Future tendering, management and quality assurance of urban public transport
Thematic areas
Collective passenger transport & shared mobility
Summary
The measure concerned changes to public transport management, focusing on the transport authority as client and transport companies as providers competing for contracts.
Implementing sustainable mobility
The existing market was served by municipal companies and the federal railways, which were both highly subsidised. In the interests of reducing car traffic and promoting sustainability in the city through effective public transport organisation, a business mangement exercise was implemented in Berlin in order to predict the future behaviour of companies, passengers and the transport authority.
Progress
Eight participants were selected to participate in the exercise: deputies of public and private transportation enterprises, authorities, passengers and management organisations. Four sessions were held in order to clarify the definition of service levels, service quality, contractual relationships and control.
Outcomes
Two scenarios were drawn up for 2015, by which time the market transition should be complete.
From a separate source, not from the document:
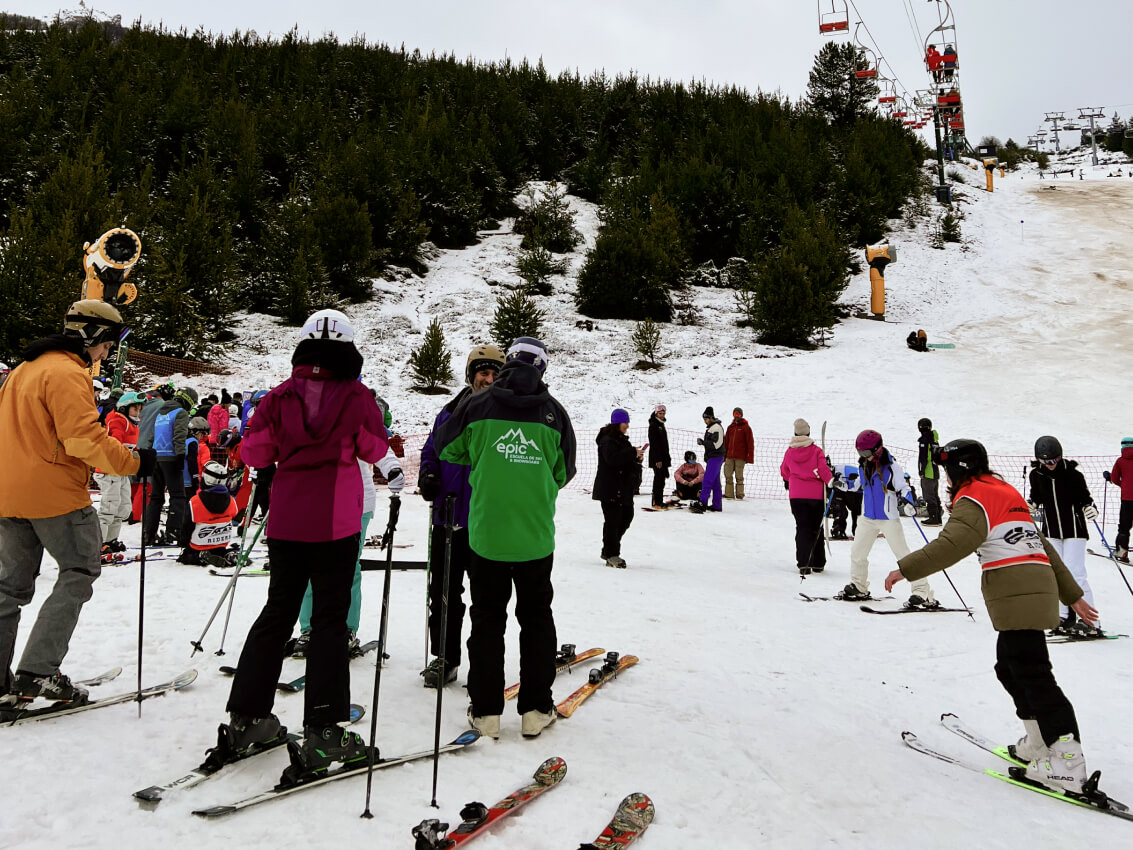 Ski peques 15 (1) Una aventura de nieve para niños: clases, juegos y mucha diversión en la montaña - Imagen 1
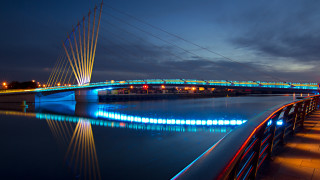 Lit bridge night water background - kinetic free wallpaper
The first scenario leads to a public transport market with inexpensive, small enterprises. This requires strategically oriented political decisions, solid coordination, control of the public interest, and the integration of public transport services by the authority.
The second scenario leads to decentralised control and organic development and to the reduction of the authority’s role in framework setting. It would result by 2015 in an oligopolic structure, with control and coordination by and large in the hands of competing companies.